So we need to disable multivalue returns for JS invoke wrappers and
functions called by them. I think we have three ways to do that:

  1. Make a set and add all functions that are invoked by JS invoke
    wrappers in LowerEmscriptenEHSjLj and pass it to the backend using a
    auxiliary data structure. We have a precedent of this kind of
    structure already, which is used for Wasm EH:
    https://github.com/llvm/llvm-project/blob/main/llvm/include/llvm/CodeGen/WasmEHFuncInfo.h
    We can even add this set to WasmEHFuncInfo maybe, given that this
    is also a way of handling exceptions in Wasm.

    • Pros: Most precise
    • Cons: Auxiliary structure needed
  2. Unless we record the invoked functions in LowerEmscriptenEHSjLj like
    1, we don't have a way of precisely knowing the set of invoked
    functions. But they are all indirectly invoked, so in the backend we
    can check whether a given function is ever indirectly used (i.e., its
    pointer taken) by traversing its users() in the IR and if it is,
    we don't allow multivalue returns for them.

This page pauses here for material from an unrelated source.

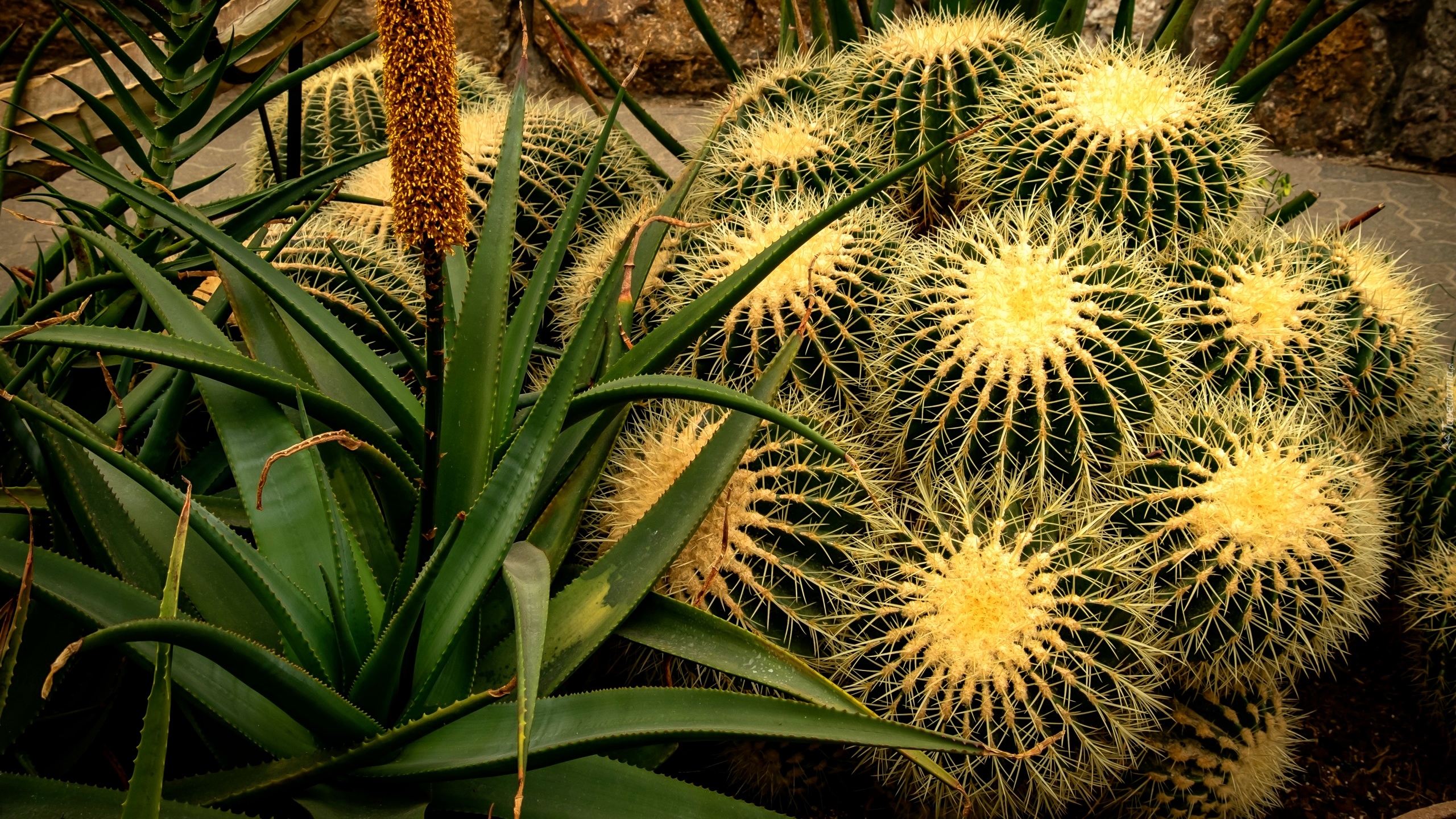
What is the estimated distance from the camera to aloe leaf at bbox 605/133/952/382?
1.06 m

    • Pros: No auxiliary structure
    • Cons: IR checking overhead. More conservative than 1.
  3. Disallow all multivalue returns when Emscripten EH or SjLj is
    enabled.

    • Pros: Simplest
    • Cons: Most conservative.

This PR is doing 3. While it is the most conservative and possibly
disallowing multivalue returns from more functions than needed, I chose
this because it is the simplest, and given that hopefully more people
will adopt Wasm EH going forward, I don't think there will be many
people who would use multivalue and Emscripten EH/SjLj together and want
the whatever performance benefit that multivalue return can bring, given
that Emscripten EH/SjLj has already a huge performance cost.

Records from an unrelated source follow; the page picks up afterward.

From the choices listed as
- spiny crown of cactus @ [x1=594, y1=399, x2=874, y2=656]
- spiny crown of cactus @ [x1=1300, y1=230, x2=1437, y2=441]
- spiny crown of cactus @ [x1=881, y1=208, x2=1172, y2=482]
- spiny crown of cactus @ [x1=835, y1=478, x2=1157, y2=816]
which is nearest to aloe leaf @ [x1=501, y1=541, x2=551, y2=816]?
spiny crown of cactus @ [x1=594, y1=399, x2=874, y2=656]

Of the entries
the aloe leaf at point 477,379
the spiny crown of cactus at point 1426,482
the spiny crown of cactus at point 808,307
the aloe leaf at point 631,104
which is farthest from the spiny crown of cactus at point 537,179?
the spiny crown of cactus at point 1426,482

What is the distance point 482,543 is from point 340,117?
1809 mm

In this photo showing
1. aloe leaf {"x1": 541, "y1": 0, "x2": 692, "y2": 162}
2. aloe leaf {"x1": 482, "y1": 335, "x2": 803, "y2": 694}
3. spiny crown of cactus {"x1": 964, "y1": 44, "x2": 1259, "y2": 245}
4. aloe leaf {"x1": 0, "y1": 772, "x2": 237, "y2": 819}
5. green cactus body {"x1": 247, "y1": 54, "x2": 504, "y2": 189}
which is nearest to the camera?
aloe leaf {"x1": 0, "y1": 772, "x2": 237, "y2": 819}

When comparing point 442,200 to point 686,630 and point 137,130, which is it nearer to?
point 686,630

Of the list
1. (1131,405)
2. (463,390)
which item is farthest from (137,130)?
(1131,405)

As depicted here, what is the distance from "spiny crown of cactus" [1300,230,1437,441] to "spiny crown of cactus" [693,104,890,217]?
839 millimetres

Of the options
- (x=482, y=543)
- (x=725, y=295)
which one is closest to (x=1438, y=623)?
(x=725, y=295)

This is separate from whether we should make the multivalue return
dependent on the multivalue feature or something else like a clang flag,
which is being partly discussed in
WebAssembly/tool-conventions#223.
Whichever way we decide on that front, we still need to disable
multivalue returns in case Emscripten EH/SjLj is used.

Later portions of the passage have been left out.